====== Input data
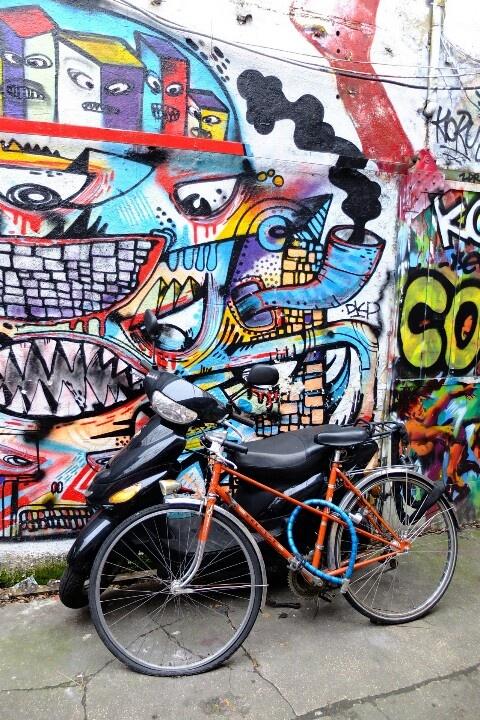 Paris 20 - quartier Ménilmontant - 88 rue Ménilmontant - squat de la miroiterie - street art - bike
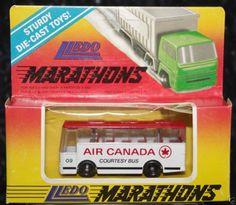 Lledo Air Canada bus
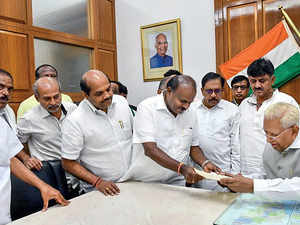 kumaraswamy-resign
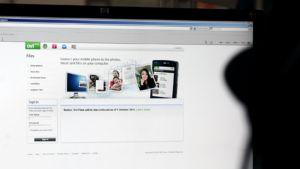 Mies katsselee Nokian Ovi Files -palvelun sivustoa tietokoneen ruudulta.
============
— Task to complete —
Pictures stay out; retype only the lines from the line containing "Lledo Air Canada bus" through the end of the listing, inclusive, exactly as they appear.

— Output of the task —
 Lledo Air Canada bus
 kumaraswamy-resign
 Mies katsselee Nokian Ovi Files -palvelun sivustoa tietokoneen ruudulta.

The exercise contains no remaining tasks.